A Justiça do Distrito Federal determinou que a influenciadora digital Virginia Fonseca remova de suas redes sociais publicações de publicidade de apostas esportivas e jogos online (as chamadas bets) que não atendam às exigências previstas na legislação. A ordem foi dada pelo desembargador Renato Rodovalho Scussel, do Tribunal de Justiça do Distrito Federal e dos Territórios (TJDFT), em decisão proferida na terça-feira (21), ao analisar pedido liminar do Ministério Público.
A medida atinge conteúdos produzidos em parceria com a plataforma de apostas Blaze, também incluída na iniciativa do Ministério Público. A decisão estabelece que a retirada deve ocorrer em até 48 horas, contadas a partir da intimação.
Prazo de 48 horas e limites para a remoção
Na decisão, o magistrado definiu que a obrigação de apagar publicações deve recair sobre posts específicos que sigam disponíveis e que, de forma objetiva, descumpram as regras de publicidade para apostas eletrônicas. Assim, não foi determinada a exclusão automática de todo material sobre bets divulgado pela influenciadora.
O entendimento é que a propaganda, por si só, não é vetada quando realizada dentro dos parâmetros legais. Por isso, a determinação busca restringir apenas conteúdos que induzam o público a erro ou apresentem mensagens incompatíveis com os padrões exigidos para esse tipo de anúncio.
Proibição de promessas de renda e “ganho fácil”
Além de ordenar a retirada das postagens irregulares, a Justiça proibiu que Virginia publique conteúdos publicitários que associem apostas a retorno garantido ou benefícios financeiros certos. A vedação inclui mensagens que indiquem “lucros fixos”, “renda extra”, “investimento”, “fonte de renda” ou qualquer narrativa que trate as bets como alternativa de trabalho.
Segundo o desembargador, a legislação que permitiu o funcionamento das plataformas de apostas no país impede a divulgação com apelos de ganho fácil, justamente por se tratar de atividade de risco e sem resultado previsível. Na avaliação do Tribunal, esse tipo de comunicação pode estimular comportamento de aposta como se fosse um caminho seguro para obter dinheiro.

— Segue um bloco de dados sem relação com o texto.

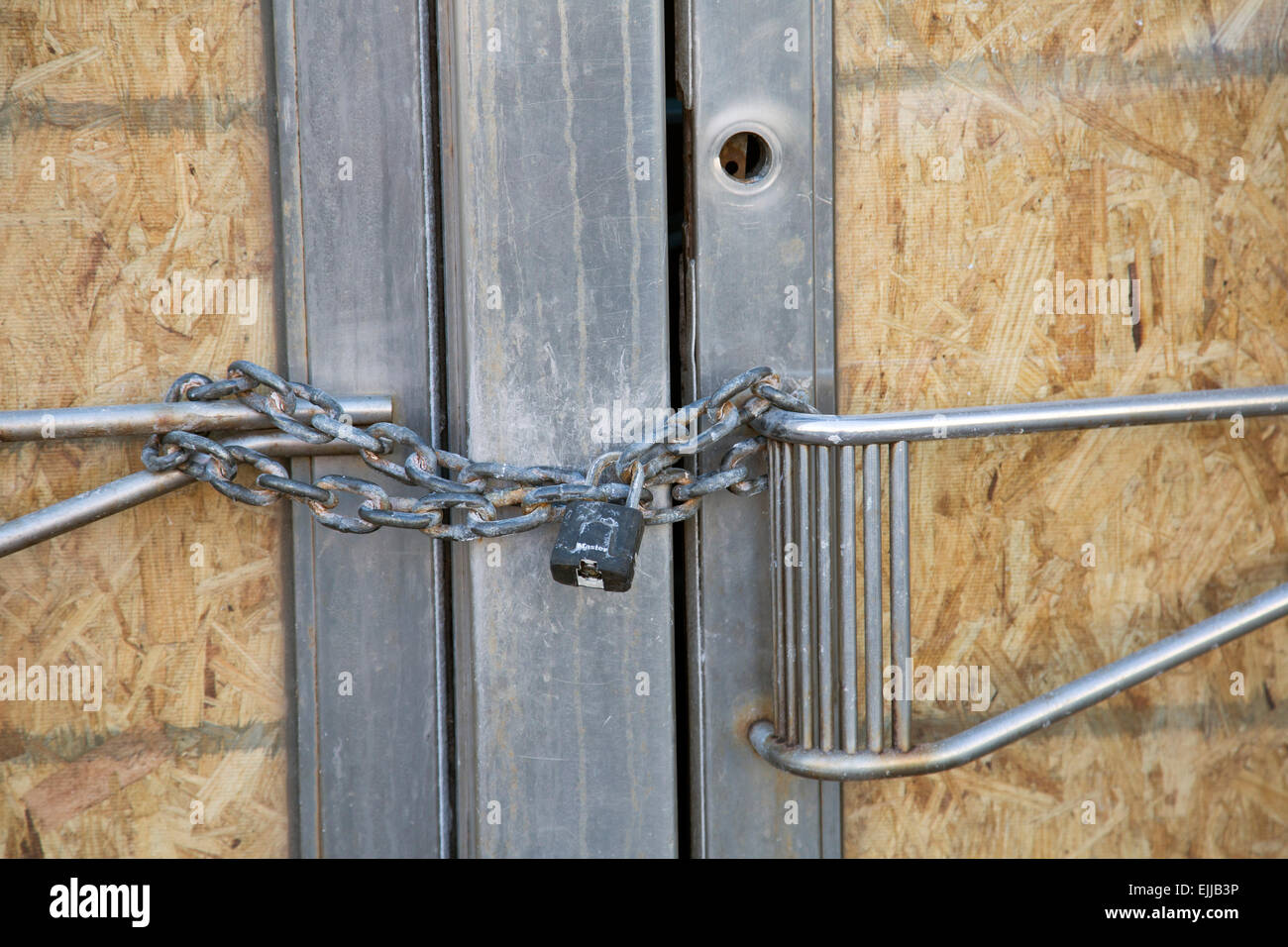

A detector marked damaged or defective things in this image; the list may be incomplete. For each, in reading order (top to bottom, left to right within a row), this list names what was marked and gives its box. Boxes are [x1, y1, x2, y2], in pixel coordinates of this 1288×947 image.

rusted chain link [141, 361, 812, 539]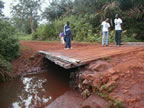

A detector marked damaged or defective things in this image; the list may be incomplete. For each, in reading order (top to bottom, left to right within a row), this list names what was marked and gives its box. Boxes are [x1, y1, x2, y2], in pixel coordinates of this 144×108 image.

Ação do Ministério Público contra Virginia e Blaze
A decisão é parte de um conflito judicial mais amplo entre o Ministério Público do Distrito Federal e Territórios (MPDFT), a influenciadora e a plataforma de apostas. No começo deste mês, o MPDFT apresentou uma ação civil pública contra ambos, apontando suposta divulgação abusiva do serviço de apostas.
No processo, o órgão pede que Virginia Fonseca e a Blaze sejam condenadas ao pagamento solidário de R$ 120 milhões por danos morais coletivos. O argumento central é que a publicidade teria extrapolado limites legais e sociais, com potencial de impacto sobre o público, inclusive em relação à percepção de risco associada às apostas online.
Liminar negada na 1ª instância e reversão no TJDFT
Antes de chegar ao Tribunal, o Ministério Público já havia tentado obter uma liminar na primeira instância para impedir a divulgação de publicidade considerada irregular. Na ocasião, o pedido foi rejeitado.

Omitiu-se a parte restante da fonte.